Nigeria has no choice other than to manufacture her way out of the current economic crisis as the US did after the bombing of Pearl Harbour

Ayo Akinfe

[1] O’Level economics teaches us all that inflation is too much money chasing too few goods. There is always a simple solution to the problem, which is quadruple the production of consumer goods and you reverse the trend

[2] Historically, we have a precedence for this sort of emergency manufacturing and production explosion and in 1941, the Americans did the unthinkable after the bombing of Pearl Harbour and the declaration of war on Japan

[3] After war was officially declared, President Franklin Roosevelt invited the chairmen of the three major US automobile companies to the White House in December 1941 and gave them production quotas to fulfil. You know what, they all met these targets within a year

[4] Totally unprepared for war, lacking military equipment and not having any armaments manufacturer who could equip a modern army, President Roosevelt knew he was in big trouble as the US was at war with Japan and Germany that had spent the last 10 years arming themselves to the teeth

[5] Knowing he had zero chance of winning this war against the industrial armies of Japan and Germany, President Roosevelt summoned William Knudsen, the president of General Motors, Henry Ford, the president of Ford Motors and Kaufman Keller, the president of Chrysler to the White House for a make-or-break meeting and read them the riot act

[6] President Roosevelt told them in plain language that they had to turn their factories into war machines or the US would be crushed. These three gentlemen did not disappoint him as they delivered big time

[7] It took the US automobile industry 18 months to get up and running but when they did, they out-produced everybody else by such a gulf that there was only going to be one winner in the war. General Motors became the largest military contractor on earth, manufacturing 119,562,000 shells, 206,000 aircraft engines, 97,000 bombers, 301,000 aircraft propellers, 198,000 diesel engines, 1,900,000 machine guns and 854,000 military trucks.

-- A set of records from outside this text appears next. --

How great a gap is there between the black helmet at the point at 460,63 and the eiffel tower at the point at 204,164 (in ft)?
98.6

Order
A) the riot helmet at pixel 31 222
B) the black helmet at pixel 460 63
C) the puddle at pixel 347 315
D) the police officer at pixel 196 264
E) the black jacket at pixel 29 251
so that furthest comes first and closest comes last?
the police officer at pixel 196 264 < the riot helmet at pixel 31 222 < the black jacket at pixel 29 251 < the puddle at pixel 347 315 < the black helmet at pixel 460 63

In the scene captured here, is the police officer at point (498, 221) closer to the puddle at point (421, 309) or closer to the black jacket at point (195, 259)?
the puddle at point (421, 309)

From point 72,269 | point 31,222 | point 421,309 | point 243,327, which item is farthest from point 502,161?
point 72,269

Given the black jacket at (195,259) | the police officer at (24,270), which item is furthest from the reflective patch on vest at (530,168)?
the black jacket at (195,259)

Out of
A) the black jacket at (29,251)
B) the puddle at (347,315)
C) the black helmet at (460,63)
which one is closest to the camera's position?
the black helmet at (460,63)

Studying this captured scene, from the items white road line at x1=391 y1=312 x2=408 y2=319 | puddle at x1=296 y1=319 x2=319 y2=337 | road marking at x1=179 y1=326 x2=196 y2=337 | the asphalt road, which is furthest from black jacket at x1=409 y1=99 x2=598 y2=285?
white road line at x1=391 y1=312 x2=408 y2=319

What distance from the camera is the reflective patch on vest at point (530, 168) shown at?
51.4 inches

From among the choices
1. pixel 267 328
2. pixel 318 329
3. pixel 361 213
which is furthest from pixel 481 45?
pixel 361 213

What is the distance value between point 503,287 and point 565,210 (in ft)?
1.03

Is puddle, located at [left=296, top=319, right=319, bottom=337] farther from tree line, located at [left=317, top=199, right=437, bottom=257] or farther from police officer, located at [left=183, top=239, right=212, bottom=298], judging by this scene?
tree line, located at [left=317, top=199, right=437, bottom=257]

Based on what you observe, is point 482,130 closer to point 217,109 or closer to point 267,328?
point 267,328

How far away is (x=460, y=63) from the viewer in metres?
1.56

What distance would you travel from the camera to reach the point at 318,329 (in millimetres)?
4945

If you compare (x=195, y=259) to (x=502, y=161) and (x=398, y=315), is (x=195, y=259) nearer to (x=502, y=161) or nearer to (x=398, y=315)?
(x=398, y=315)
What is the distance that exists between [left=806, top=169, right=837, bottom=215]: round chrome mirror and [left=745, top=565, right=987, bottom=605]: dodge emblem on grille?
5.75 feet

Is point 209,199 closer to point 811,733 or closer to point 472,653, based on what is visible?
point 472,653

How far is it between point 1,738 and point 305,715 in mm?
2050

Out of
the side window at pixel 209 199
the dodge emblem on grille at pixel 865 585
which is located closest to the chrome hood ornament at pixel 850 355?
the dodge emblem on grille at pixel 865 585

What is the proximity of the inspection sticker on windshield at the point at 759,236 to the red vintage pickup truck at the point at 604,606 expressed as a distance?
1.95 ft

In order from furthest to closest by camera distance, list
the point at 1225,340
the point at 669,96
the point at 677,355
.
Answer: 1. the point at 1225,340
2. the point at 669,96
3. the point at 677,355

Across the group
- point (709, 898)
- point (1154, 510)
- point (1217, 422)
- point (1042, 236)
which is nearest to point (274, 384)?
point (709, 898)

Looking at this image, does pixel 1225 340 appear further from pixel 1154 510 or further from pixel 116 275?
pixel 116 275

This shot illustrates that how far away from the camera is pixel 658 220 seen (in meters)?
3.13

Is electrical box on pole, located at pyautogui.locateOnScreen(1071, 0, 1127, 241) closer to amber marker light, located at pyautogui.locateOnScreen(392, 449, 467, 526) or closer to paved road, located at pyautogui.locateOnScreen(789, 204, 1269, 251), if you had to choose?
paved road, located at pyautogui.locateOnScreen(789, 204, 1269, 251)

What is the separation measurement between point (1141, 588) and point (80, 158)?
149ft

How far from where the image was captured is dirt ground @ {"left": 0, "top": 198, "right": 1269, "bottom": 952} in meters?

[8] Chrysler had never made tanks before but the company built a factory from scratch. Known as the Detroit Tank Arsenal, this Chrysler plant made roughly as many tanks during the war than all the Nazi factories combined

[8] For its part, Ford, which became the nation’s third largest military contractor. It built a production facility called Willow Run, the largest factory under one roof in the history of the world, churning out 18,482 B-24 Liberators bombers. So many labourers worked at Willow Run, the government had to build a city from scratch to house them. It was named Bomber City, providing the workforce with homes and infrastructure near the factory

[9] Nigeria finds herself in a similar war situation today. President Bola needs some chief executives he can call to Aso Rock and ask them to fill the vacuum by manufacturing 2m tractors, 5m electricity transformers, six 10,000MW power plants, 500,000 railway carriages, 200m tonnes of processed foods, 100m tonnes of clothing materials, etc to save Nigeria

[10] Unfortunately, 64 years after independence, there are no such industrialists and manufacturers a Nigerian president can call on. Nigeria's rich made their money shamelessly importing finished products and distributing them, looting government funds or getting government contracts. Is our problem really bad political leadership?